What the task requires: Starting at the line that contains "scientific name: Aves" and ending at the line that contains "common name: snowshoe hare", the lines below are to be given again exactly, with nothing added.

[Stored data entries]
════════════════

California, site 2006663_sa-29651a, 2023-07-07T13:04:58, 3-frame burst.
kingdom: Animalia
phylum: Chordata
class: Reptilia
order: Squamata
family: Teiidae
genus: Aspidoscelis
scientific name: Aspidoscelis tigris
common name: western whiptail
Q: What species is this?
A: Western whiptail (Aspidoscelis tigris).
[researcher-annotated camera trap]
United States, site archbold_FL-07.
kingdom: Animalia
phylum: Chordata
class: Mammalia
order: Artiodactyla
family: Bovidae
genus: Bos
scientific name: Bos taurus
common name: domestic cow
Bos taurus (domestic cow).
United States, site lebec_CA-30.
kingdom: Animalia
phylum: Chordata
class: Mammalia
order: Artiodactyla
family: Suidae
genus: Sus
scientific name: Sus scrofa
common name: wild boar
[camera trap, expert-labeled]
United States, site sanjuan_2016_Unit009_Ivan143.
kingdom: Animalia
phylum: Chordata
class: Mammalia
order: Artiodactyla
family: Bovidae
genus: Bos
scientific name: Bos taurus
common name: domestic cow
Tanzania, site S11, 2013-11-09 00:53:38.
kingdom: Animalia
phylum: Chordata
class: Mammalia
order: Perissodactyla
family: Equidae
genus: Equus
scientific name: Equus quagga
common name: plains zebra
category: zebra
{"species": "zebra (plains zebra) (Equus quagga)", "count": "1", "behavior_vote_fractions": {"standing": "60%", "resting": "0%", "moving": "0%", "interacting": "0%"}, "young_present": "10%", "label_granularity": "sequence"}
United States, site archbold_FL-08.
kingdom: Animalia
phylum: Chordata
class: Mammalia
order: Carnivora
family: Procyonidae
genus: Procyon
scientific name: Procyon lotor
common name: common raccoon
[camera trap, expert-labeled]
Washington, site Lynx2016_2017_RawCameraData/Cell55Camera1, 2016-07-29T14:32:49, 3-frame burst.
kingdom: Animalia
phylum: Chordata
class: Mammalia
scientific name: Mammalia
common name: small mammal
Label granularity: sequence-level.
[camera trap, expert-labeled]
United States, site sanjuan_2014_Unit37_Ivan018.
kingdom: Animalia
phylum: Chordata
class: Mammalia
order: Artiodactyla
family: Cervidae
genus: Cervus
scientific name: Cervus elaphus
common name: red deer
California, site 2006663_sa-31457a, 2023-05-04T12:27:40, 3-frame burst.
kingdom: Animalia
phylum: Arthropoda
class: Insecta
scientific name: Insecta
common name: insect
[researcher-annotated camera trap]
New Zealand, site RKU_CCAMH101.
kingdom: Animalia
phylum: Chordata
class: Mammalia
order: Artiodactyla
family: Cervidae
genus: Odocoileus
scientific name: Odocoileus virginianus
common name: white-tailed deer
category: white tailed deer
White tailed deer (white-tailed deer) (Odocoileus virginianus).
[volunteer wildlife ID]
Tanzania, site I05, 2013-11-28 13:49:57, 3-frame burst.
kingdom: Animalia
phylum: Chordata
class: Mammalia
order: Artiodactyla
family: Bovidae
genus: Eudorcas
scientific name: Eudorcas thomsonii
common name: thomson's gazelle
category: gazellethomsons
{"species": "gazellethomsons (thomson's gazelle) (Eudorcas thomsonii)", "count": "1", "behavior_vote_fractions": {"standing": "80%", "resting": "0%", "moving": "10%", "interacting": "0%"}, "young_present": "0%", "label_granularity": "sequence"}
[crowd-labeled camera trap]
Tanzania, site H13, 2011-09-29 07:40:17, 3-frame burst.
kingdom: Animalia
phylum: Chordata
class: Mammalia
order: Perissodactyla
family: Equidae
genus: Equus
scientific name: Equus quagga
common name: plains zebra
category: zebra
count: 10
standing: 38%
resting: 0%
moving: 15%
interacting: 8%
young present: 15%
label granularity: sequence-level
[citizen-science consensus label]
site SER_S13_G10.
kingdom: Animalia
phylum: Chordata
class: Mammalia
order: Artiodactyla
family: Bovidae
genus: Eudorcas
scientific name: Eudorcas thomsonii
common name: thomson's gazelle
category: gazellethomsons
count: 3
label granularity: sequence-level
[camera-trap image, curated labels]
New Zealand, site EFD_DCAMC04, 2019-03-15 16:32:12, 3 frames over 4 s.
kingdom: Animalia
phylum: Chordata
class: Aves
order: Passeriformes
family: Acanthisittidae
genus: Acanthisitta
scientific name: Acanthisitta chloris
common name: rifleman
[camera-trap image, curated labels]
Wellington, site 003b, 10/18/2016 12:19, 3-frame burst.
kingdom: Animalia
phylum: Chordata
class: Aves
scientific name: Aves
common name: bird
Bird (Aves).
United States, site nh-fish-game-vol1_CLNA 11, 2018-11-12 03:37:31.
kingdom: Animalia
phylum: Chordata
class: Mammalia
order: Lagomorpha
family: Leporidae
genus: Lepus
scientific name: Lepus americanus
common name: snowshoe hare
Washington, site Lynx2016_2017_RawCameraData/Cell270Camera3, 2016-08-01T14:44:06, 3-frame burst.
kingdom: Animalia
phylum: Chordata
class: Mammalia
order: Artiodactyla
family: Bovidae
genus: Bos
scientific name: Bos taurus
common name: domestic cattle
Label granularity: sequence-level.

════════════════

Result of the task:
scientific name: Aves
common name: bird
Bird (Aves).
United States, site nh-fish-game-vol1_CLNA 11, 2018-11-12 03:37:31.
kingdom: Animalia
phylum: Chordata
class: Mammalia
order: Lagomorpha
family: Leporidae
genus: Lepus
scientific name: Lepus americanus
common name: snowshoe hare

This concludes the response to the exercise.